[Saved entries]
━━━━━━━━━━━━━━━━

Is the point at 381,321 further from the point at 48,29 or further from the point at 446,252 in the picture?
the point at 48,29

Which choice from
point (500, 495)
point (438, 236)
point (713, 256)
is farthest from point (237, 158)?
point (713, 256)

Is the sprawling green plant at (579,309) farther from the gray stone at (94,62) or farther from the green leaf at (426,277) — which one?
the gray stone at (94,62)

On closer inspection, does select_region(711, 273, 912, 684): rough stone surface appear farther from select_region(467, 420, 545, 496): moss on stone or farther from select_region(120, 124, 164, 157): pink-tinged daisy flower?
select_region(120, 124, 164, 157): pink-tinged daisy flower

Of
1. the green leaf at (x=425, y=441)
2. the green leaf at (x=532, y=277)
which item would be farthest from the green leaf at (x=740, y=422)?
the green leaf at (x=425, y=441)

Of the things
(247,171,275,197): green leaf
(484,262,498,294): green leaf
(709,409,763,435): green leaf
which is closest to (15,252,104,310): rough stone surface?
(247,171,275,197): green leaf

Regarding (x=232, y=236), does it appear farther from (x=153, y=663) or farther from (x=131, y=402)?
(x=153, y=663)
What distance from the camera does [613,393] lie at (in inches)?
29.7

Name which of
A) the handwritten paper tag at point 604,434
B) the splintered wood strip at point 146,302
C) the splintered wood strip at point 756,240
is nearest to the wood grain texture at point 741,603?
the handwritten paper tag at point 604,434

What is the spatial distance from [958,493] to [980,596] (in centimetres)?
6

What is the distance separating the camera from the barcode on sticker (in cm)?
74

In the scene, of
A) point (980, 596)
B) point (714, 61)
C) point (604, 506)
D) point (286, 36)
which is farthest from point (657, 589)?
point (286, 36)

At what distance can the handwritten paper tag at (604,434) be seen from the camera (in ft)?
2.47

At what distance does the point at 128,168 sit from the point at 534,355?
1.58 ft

━━━━━━━━━━━━━━━━

### GOAL
Retype all of the saved entries above word for word, keeping every line the same.

### ANSWER TO THIS TASK
Is the point at 381,321 further from the point at 48,29 or further from the point at 446,252 in the picture?
the point at 48,29

Which choice from
point (500, 495)
point (438, 236)
point (713, 256)
is farthest from point (237, 158)?
point (713, 256)

Is the sprawling green plant at (579,309) farther from the gray stone at (94,62) or farther from the green leaf at (426,277) — which one?
the gray stone at (94,62)

On closer inspection, does select_region(711, 273, 912, 684): rough stone surface appear farther from select_region(467, 420, 545, 496): moss on stone or farther from select_region(120, 124, 164, 157): pink-tinged daisy flower?
select_region(120, 124, 164, 157): pink-tinged daisy flower

Of
1. the green leaf at (x=425, y=441)
2. the green leaf at (x=532, y=277)
which item would be farthest from the green leaf at (x=740, y=422)?
the green leaf at (x=425, y=441)

Of the things
(247,171,275,197): green leaf
(484,262,498,294): green leaf
(709,409,763,435): green leaf
which is closest to (15,252,104,310): rough stone surface?
(247,171,275,197): green leaf

Regarding (x=232, y=236), does it appear farther from (x=153, y=663) or farther from (x=131, y=402)?
(x=153, y=663)
What distance from the camera does [613,393] lie at (in inches)?
29.7

Name which of
A) the handwritten paper tag at point 604,434
B) the splintered wood strip at point 146,302
C) the splintered wood strip at point 756,240
is nearest to the wood grain texture at point 741,603?
the handwritten paper tag at point 604,434

What is the spatial distance from [958,493] to [980,596] (in centimetres)?
6

What is the distance separating the camera from the barcode on sticker (in cm)?
74

In the scene, of
A) point (980, 596)
B) point (714, 61)
C) point (604, 506)
D) point (286, 36)
which is farthest from point (657, 589)?
point (286, 36)

At what distance can the handwritten paper tag at (604,434) be seen from the camera (in ft)?
2.47

At what distance does the point at 128,168 sit from the point at 534,355?
1.58 ft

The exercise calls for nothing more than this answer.